→ **本文**:
========

ある生物学者の不可思議な心臓

ある生物学者の不可思議な心臓

先天性心疾患をもつ生物学者が命について考える。

先天性心疾患者にとって新型ウイルスはどれほど脅威なのか

随分と大げさなタイトルだが、結論から言うとわからないというのが今回の話である。現在、世界中で拡散している新型コロナウイルス。ニュースなどで報じられている話では、基礎疾患がある人、心不全がある人などは感染した場合重症化するリスクが高く、特に注意が必要だそうだ。おいらは、言うまでもなくまさにハイリスク人物であり、周りの人もおいらが感染しないかととても心配してくださる。しかし、当の本人は過去の経験から、感染症に対してあまり恐怖を感じず楽観視してしまっていた。

 未だ理由がわからない謎の一つに、おいらはこれまであまり感染症にかかってこなかった(注1)。家族や職場の人が風邪を引いたりインフルエンザに罹ったりしても、なぜか感染することがなかった。基礎疾患がある上、ステロイド剤を飲んでいて免疫力も低下しているので、真っ先に感染してもおかしくないはずだ。昨年極めて久しぶりにインフルエンザにかかった。しかしそれも楽観視して油断し、先に発症していた息子と丸一日同じ部屋で過ごし、同じ布団で寝たりして超濃厚接触したためであった。幸い軽症で済み、熱もさほど上がらず1日で回復した。それもまた不思議だった。それ以前にインフルエンザにかかったことは記憶のある限りなかった。きっと、大病を患う人は神様が小病にかからないようにしているのだとか、バカは風邪引かないというようにおいらがバカだからだ、などと非科学的な理由を考えたりして、それ以上理由を追求することはしなかった。そんな経験から、コロナウイルスに対しても無根拠に楽観視していた。

========

元データ:

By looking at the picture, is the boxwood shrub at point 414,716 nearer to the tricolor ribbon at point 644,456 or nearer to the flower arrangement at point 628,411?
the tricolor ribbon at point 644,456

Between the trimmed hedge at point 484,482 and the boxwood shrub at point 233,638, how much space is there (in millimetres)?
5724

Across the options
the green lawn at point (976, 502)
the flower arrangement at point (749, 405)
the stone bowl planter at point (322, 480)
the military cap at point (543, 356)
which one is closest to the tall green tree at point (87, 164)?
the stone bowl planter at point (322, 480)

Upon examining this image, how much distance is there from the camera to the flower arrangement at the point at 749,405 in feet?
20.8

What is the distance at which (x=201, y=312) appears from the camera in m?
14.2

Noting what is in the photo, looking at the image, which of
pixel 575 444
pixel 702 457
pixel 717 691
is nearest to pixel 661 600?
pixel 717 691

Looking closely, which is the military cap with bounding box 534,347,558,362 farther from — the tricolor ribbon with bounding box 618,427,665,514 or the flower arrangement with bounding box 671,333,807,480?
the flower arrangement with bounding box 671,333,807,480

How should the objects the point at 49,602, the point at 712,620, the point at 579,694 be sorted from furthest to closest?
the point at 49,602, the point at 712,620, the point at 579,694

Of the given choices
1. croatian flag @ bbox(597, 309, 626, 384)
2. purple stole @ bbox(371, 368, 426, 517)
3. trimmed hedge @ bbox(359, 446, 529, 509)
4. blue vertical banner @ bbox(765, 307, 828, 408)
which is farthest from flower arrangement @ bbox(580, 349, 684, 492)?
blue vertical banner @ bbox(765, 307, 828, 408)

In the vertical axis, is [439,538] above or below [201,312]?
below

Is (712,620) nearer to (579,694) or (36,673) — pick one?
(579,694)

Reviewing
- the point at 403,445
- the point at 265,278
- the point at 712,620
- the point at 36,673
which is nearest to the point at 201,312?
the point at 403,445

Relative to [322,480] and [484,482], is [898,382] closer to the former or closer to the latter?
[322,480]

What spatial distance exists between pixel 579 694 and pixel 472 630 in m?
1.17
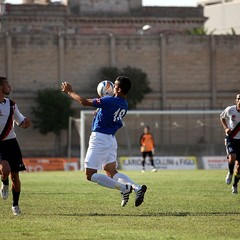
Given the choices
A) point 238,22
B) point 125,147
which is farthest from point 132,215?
point 238,22

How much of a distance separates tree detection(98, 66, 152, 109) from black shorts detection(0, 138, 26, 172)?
6333cm

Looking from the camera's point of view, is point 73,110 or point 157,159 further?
point 73,110

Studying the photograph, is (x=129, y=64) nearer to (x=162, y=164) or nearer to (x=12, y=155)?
(x=162, y=164)

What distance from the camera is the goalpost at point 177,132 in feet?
232

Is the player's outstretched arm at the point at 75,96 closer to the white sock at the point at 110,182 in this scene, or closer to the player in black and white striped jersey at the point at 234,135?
the white sock at the point at 110,182

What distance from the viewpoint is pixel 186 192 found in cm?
2408

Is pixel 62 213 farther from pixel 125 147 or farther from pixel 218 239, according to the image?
pixel 125 147

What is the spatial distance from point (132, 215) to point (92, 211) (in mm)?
1140

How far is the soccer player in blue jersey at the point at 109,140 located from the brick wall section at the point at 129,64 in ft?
206

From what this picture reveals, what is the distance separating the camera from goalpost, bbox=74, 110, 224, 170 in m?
70.8

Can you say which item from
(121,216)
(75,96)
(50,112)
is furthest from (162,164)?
(121,216)

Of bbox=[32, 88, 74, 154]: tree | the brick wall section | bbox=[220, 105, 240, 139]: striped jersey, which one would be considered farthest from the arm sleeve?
the brick wall section

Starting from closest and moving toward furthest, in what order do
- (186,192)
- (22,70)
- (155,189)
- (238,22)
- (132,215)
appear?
(132,215) < (186,192) < (155,189) < (22,70) < (238,22)

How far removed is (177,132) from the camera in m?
79.9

========

→ **指定課題 1**:
本文の中で具体的な名称が挙がっている病気とウイルスを、すべて書き出してください。
→ **指定課題 2**:
本文にある「幸い軽症で済み、熱もさほど上がらず1日で回復した。」という一文を英語に訳してください。
→ **指定課題 3**:
本文によると、筆者が昨年インフルエンザにかかった際、先に発症していたのは誰ですか。

→ **解答 1**:
先天性心疾患、新型コロナウイルス、心不全、風邪、インフルエンザ

→ **解答 2**:
Fortunately, it stayed mild, the fever didn't climb very high, and I recovered in a single day.

→ **解答 3**:
息子です。